Il était une fois la garrigue… par Jacques Maigne.

Ce texte est extrait de l’ouvrage « De garrigues en Costières – Paysages de Nîmes Métropole », Textes de Jacques Maigne, Photos de Gilles Martin-Raget, Actes Sud, 2005. Il est publié ici en hommage à mon ami Jacques dont j’aimais tant la plume, le verbe et la chaleur humaine.

« Voilà l’un des sanctuaires naturels de notre territoire. Une de ses signatures singulières.

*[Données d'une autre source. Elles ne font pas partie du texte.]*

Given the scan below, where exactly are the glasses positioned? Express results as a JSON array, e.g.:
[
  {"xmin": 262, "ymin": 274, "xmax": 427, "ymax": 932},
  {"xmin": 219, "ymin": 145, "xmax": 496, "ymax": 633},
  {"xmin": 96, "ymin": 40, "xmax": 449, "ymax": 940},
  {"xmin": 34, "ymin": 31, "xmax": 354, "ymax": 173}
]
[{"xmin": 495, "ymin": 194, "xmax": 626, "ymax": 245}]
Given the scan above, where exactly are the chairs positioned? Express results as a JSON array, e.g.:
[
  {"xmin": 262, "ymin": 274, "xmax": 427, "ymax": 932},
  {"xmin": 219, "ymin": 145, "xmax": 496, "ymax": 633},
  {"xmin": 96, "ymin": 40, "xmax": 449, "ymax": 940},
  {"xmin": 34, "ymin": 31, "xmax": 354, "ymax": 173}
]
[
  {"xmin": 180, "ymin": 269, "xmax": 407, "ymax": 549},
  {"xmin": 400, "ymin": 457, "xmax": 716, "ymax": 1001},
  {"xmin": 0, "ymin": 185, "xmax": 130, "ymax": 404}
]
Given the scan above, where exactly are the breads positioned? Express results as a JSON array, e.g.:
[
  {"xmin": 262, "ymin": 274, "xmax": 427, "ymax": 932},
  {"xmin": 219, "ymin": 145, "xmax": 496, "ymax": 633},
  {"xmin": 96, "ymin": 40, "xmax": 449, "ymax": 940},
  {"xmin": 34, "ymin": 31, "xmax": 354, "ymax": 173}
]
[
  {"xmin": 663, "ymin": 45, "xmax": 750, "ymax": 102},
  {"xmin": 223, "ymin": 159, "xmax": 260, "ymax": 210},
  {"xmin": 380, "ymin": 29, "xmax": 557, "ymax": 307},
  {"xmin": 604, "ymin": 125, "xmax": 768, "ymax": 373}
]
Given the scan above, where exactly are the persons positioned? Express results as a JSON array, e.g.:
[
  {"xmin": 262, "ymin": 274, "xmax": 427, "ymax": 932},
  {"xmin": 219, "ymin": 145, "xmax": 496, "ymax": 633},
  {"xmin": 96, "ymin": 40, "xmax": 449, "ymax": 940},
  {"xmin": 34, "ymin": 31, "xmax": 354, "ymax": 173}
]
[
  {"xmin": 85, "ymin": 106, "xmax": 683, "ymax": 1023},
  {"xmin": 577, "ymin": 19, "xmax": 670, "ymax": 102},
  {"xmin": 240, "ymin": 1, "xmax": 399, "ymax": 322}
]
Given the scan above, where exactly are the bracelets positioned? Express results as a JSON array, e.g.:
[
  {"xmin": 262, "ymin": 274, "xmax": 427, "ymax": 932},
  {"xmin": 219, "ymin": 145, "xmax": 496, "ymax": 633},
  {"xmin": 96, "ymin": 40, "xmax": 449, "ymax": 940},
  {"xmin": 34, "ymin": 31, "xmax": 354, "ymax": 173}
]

La garrigue n’est pas seulement l’un des grands écosystèmes méditerranéens qui court dans tout le Languedoc sur une large bande de l’arrière-pays et qui impose la force brute, âpre, parfumée, d’une végétation inextricable et souvent hostile. Elle n’est pas non plus simple réserve d’une faune originale d’oiseaux, lézards, couleuvres, scorpions, papillons et autres araignées endémiques. La garrigue est d’abord un trompe-l’œil, une fausse jungle qui a retrouvé son état sauvage, parfois inhospitalier, il y a un demi-siècle à peine, avec l’exode rural. Jusque là, la garrigue était étroitement liée au sort des hommes qui y défrichaient des terres à vigne ou oliviers, y élevaient chèvres et moutons, ou en exploitaient les ressources cachées, telles les racines de garance pour leur teinture rouge éponyme ou le cade, cousin du genévrier, dont l’huile, extraite du bois, est encore utilisée de nos jours en cosmétique ou dermatologie. Dès l’an 1000, les bergers et agriculteurs élevèrent clapas et capitelles de pierre sèche, des murs ou abris ingénieux, souvent très élaborés, qui témoignent à eux-seuls d’un patrimoine populaire très créatif. Oui, la garrigue a ses secrets, ses trésors cachés, des charmes aussi entêtants que les parfums violents des chèvrefeuilles, genêts, thyms ou romarins qui s’y épanouissent en liberté. Mais la garrigue, qui borde la Vaunage, enveloppe tout le nord de Nîmes, puis court en liberté vers Poulx, Cabrières et Lédenon le long des gorges du Gardon, impose aussi une authentique culture, d’essence strictement méditerranéenne. Le mazet, paradis des humbles, en résume à lui-seul l’harmonie subtile. La poésie.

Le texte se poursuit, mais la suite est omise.